A couple of thoughts on the subject. People are often afraid that if they leave, the unit will perish and all that time and effort they put in will have been wasted. First of all, the guidance and experiences you gave to the youth will have had a very positive impression on their lives. That is never time and effort wasted. Also, if you have been the leader of your unit for more than a few years and they unit can't survive without you, that means you are doing something wrong. A good leader is someone who develops other leaders and prepares the unit to grow and prosper without them. At this point, if I were to leave, my unit might deal with a couple of speed bumps and go through a transition period, but it would continue to provide quality experiences for the young men in the troop.

 

I've never allowed myself to go "all in" with my troop or Scouting. During the first couple of years when we were a very small unit, there were times when things didn't get done because I refused to step in at times. When parents complained that things weren't getting done, I simply asked them what job they wished to take on. They either got more active or stopped complaining. I rebuffed overtures from the council to get active in the OA, serve on the district committee, and become director of our council's NYLT course. My Scouting time has been focused on the troop. This has allowed me to pursue other interests in my life and keep things balanced and in perspective.

 

To really answer the question Eammon posed, I have two answers:

1. When Scouting produces more negative thoughts and energy than positive over a sustained period of time, then it may be time to step back or leave. We all go through rough periods, but when you are really burned out and dread going to every event, you need to look at what you are doing with your life.

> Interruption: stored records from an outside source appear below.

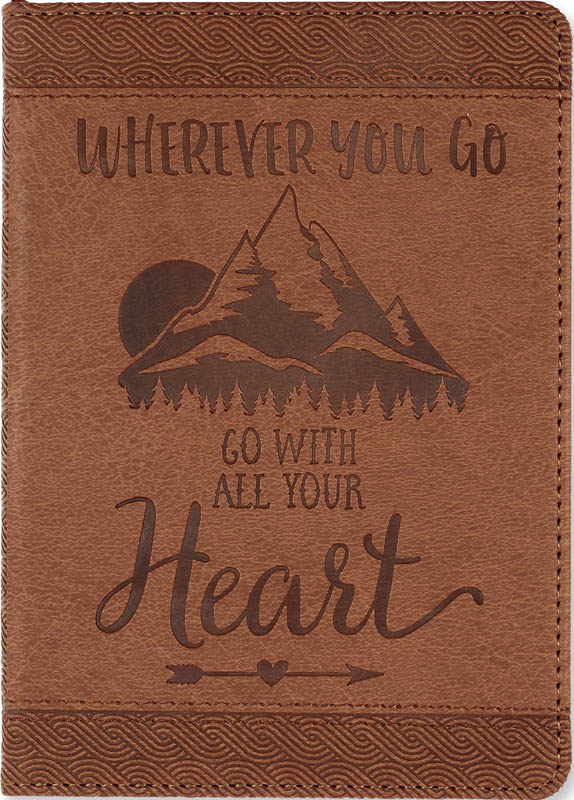 Wherever You Go, Go with All Your Heart Artisan Journal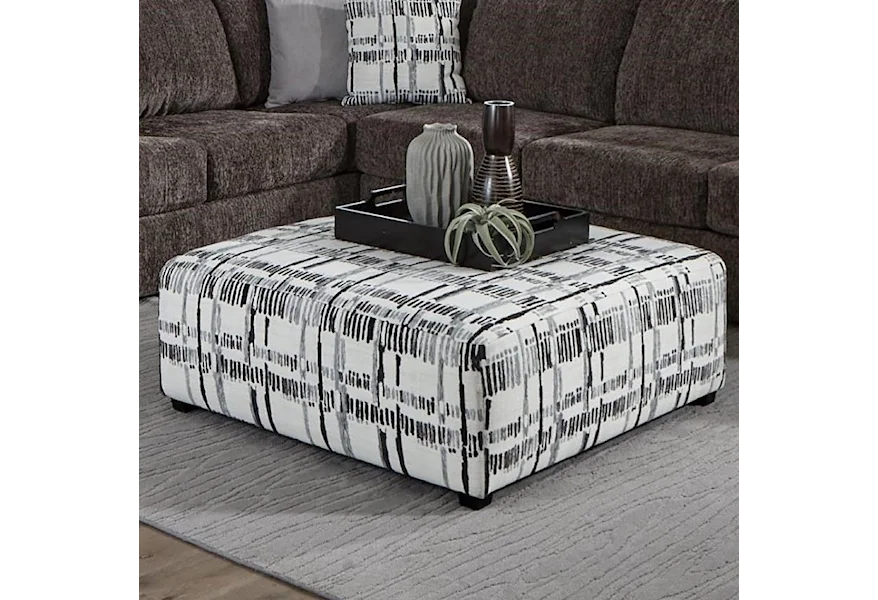 8620 Cocktail Ottoman by Albany at A1 Furniture & Mattress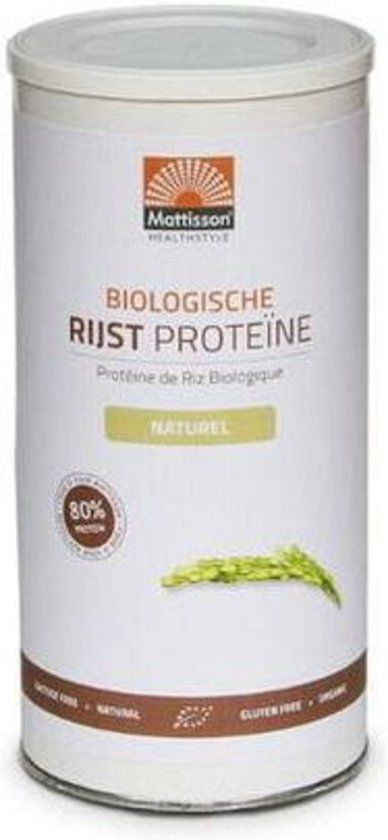 Mattisson Biologische Rijst Proteïne Poeder 80% - Naturel - 500 g
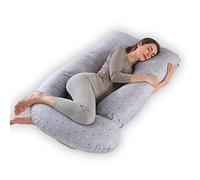 CALIYO Coussin de Grossesse pour Dormir, Coussin d'allaitement,d'allaitement, Soutien pour Le Dos, Les Hanches et Les Jambes des Femmes Enceintes, avec Housse en Velours remplaçable et Lavable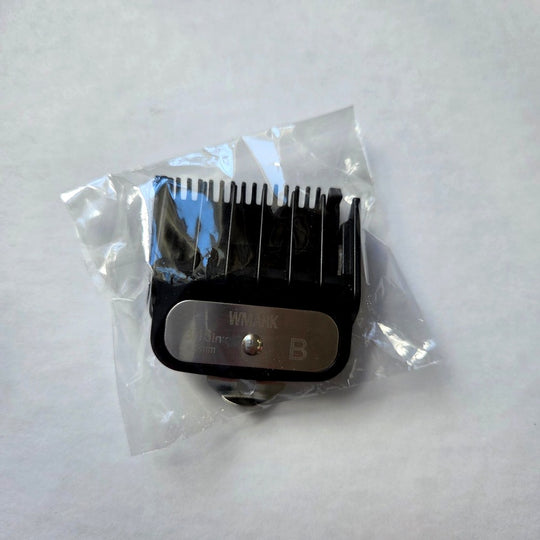 WMARK B61-GC001 guide comb set in clear polybag packaging with two clipper guards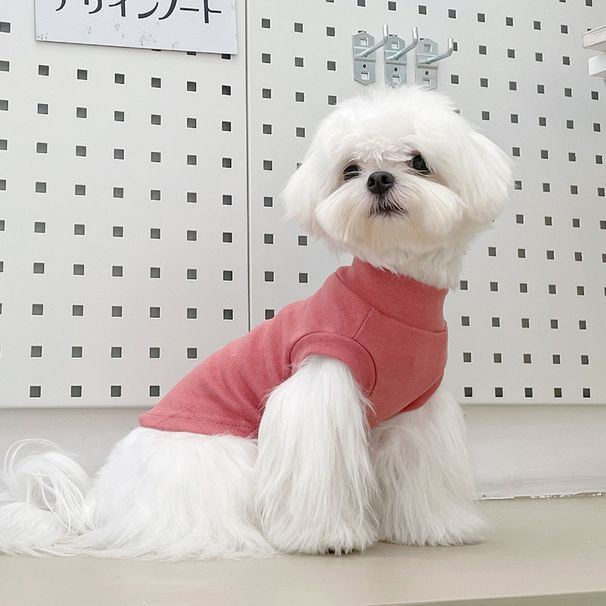 Sleeveless bottoming shirt pet puppy clothes Teddy small dog than Bear Cat home autumn and winter wholesale spring and summer_voghion.com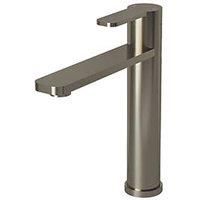 Sauber Emmen Kitchen Mixer Tap - Single Lever Brushed Steel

2. The other time to leave is when you have something else in your life into which you can pour your energy and talents. While I have been Scoutmaster for ten years, I got married last year for the first time. My wife has been very supportive, but I now don't go to every crossover or make every little troop event. Also, in the next couple of years, when my wife and I start having kids, it will probably be time for me to step back and turn the reigns over to someone else. I will pour that time I spent on Scouting into raising my kids.

 

For an overstressed Scouter, they may need to find another way to fill their time. It may mean taking up a new hobby or finding another organization with which to volunteer. As humans, we need sometimes need fresh starts and changes so we are continuing to learn and grow ourselves.